Exercise brief:
Write out, unchanged, the part of the listing below that opens with the line containing "Which do you think, from" and closes with the line containing "Result: green hill, located", including both of those lines.

Records for this exercise:
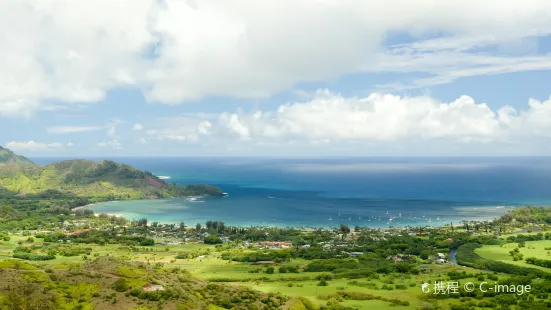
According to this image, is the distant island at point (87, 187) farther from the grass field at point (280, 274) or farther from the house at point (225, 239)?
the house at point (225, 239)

...

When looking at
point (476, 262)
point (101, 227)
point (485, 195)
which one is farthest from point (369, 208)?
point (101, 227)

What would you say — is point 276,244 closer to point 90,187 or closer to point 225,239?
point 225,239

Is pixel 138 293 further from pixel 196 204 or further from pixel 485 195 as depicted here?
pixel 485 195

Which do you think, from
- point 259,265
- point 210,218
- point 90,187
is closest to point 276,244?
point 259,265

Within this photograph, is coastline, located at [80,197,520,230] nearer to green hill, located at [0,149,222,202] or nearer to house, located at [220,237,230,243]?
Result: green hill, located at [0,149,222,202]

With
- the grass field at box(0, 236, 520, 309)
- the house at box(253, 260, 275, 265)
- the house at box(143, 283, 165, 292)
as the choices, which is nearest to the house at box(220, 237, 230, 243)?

Exercise response:
Which do you think, from
- point 259,265
- point 210,218
- point 90,187
is closest to point 276,244?
point 259,265

Within this photograph, is coastline, located at [80,197,520,230] nearer to green hill, located at [0,149,222,202] or nearer to house, located at [220,237,230,243]?
Result: green hill, located at [0,149,222,202]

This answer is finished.